++++ Passage

Everglades City is small. Really small. As in 500 people or so. Its public school is said to be the last pre-kindergarten through grade 12 school left in the state, and it enrolls fewer than 150 students. Last year, the graduating class had nine members. The small town center often is forsaken and empty, and if anyone’s in a hurry, they do a fine job of concealing it.

This is the way Florida used to be — or at least the way people think Florida used to be. It’s Mayberry with mosquitoes, reptiles, the Skunk Ape (a swamp-dwelling version of Big Foot) and a history of illicit smuggling that dates back to Prohibition. There are no crowds (except during the Everglades City Seafood Festival), no tacky tourist attractions, no looming condominiums that block sun and sky.

The pace is slow and the people are peculiar. Why outsiders are appalled by the notion of dining on manatee is a mystery to many denizens of the swamps. (Bad joke: I love chicken; it tastes just like manatee).

Not a whole lot has changed, and that’s just fine by the crusty natives who still call Everglades City home.

Even the town’s longtime mayor, the flamboyantly redoubtable Sammy Hamilton (who despite his legendary garrulousness did not respond to requests for an interview for this article), is a certified hoot — a blast from the past who sports a sweeping pompadour that calls to mind Elvis himself, especially if the King had styled his ebony locks into a subdued mullet. When you reach Mayor Hamilton’s home answering machine, you’re treated to a nimble impersonation of the late Mr. Presley, which ends with the trademark “Thank you, thank you vury much.”

++++++++

Work instruction 1 -
Copy the passage about Everglades City from "The pace is" to "just like manatee).".
Work instruction 2 -
Carry on the passage about Everglades City from its last sentence.

++++ Dataset section

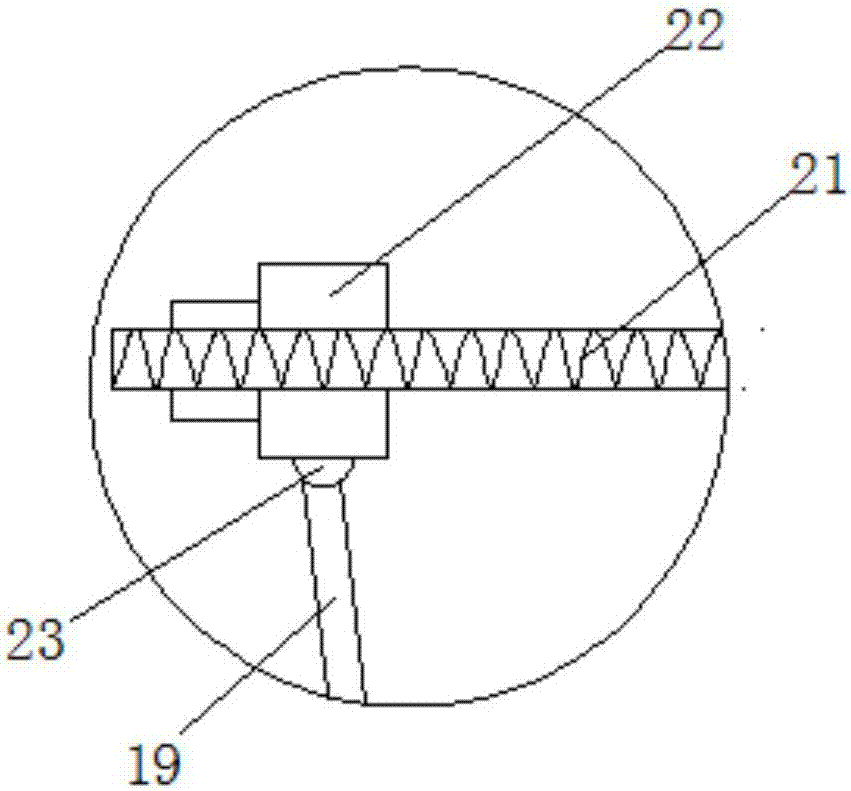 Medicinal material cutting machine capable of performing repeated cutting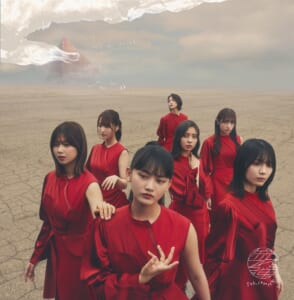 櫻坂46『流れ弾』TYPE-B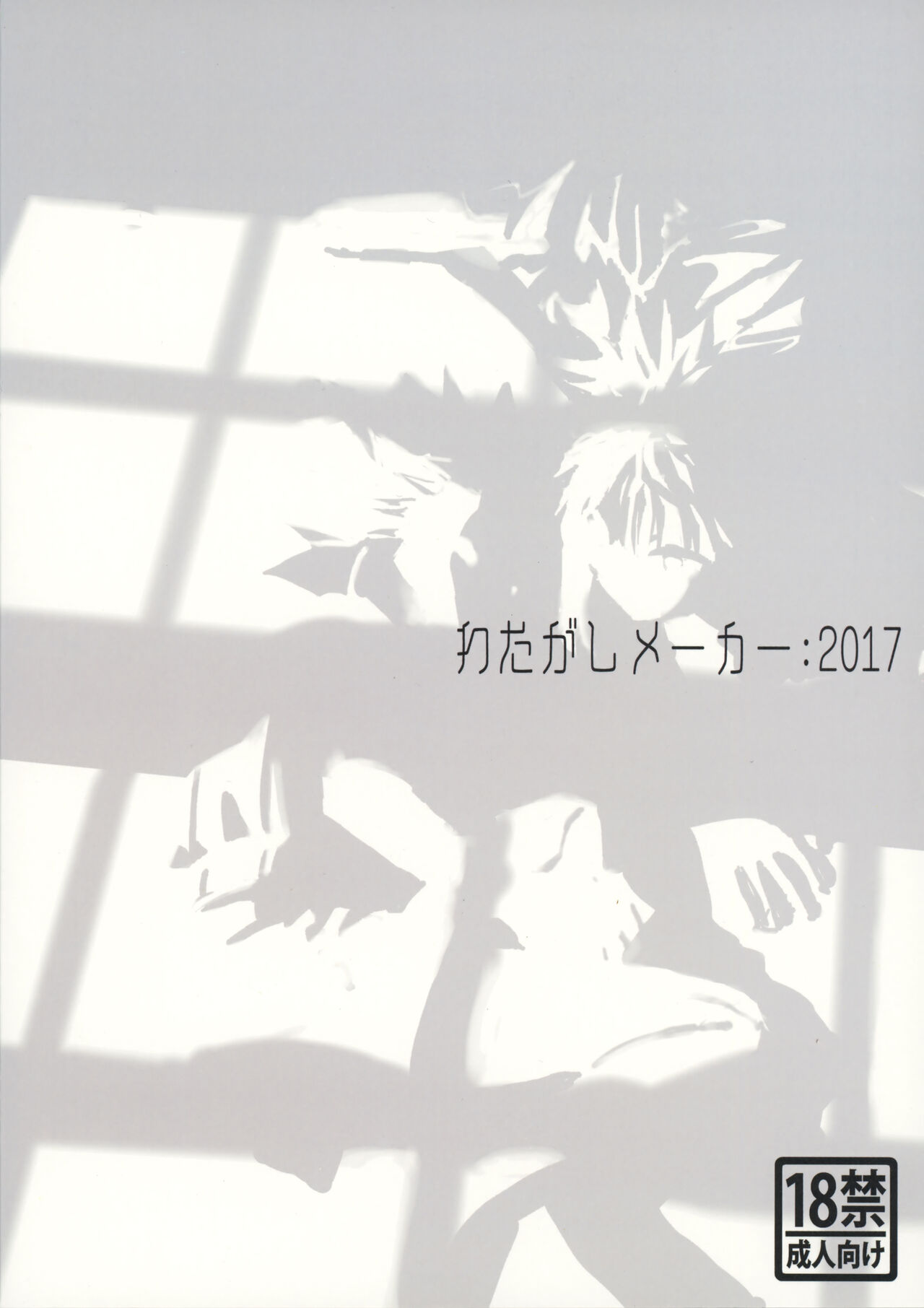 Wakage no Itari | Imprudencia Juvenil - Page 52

++++++++

Expected output 1 -
The pace is slow and the people are peculiar. Why outsiders are appalled by the notion of dining on manatee is a mystery to many denizens of the swamps. (Bad joke: I love chicken; it tastes just like manatee).

Expected output 2 -
Ask around town about His Honor, and mostly you get a laugh and a gesture that seems to say, “Yeah, that Sammy, he’s something else.” No one, however, underestimates Mr. Hamilton’s political acuity or his hold on power. The town’s beautifully restored City Hall bears his name, although Mr. Hamilton insists he had no part in fashioning the honor. But he didn’t decline it, either.

No doubt, Sammy Hamilton is the spot-on perfect guy to run a place like Everglades City.

Fittingly, given the town’s roguish reputation, the area was settled by descendants of 19th century pirates who brought with them the fierce pride and clannish ways of the Scotch-Irish. They arrived with a determination to live by their own rules, which were largely shaped by what it took to survive in such a harsh environment. And they never felt the need to be validated by the opinions of outsiders.

“Everybody knows everybody, and it sometimes seems like everybody is related to everybody there,” says Mary Pat Rogers, an Everglades City native who was born in 1930 and whose family arrived there in 1924. “They just don’t trust outsiders. They never have, and I suppose they never will. There are families dating back generations that have been living in the wilderness, fishing, trapping, acting as guides and doing who knows what else. If you don’t share that history, you’re viewed with suspicion by those folks. It doesn’t mean they’re bad people at all. They’re guarded.”

Bob Wells is a longtime Everglades City real estate man with a respected and thriving business. His for-sale signs sprout from lawns all around town.

“I moved to Everglades City in 1955, from Immokalee, when I was 9 years old,” says Mr. Wells. “So I’ve been here close to 55 years —and I am not considered a ‘local’ by the locals. And no matter how long I stay, I will never be one of the locals.

“I married someone from here, and that helped. But they know I wasn’t born here, so therefore I can’t be a local. I’m accepted, but not as someone who was born here is accepted.”

Visitors find a town that welcomes their business but still casts a wary eye on their reasons for being there.

“The people are quite nice,” says Francis Webb, a transplanted Michigander who lives in Miami but drives his RV to Everglades City a couple of times a year for a few days of fishing. “Still, you get a jaundiced eye on occasion. People want to know where you’re from, and more important, they want to know when you’re going back. I think that’s quite understandable in a place this small.”

Mr. Webb is eating grouper chowder and nursing a cold Corona as he sits on the dock at City Seafood on Begonia Street.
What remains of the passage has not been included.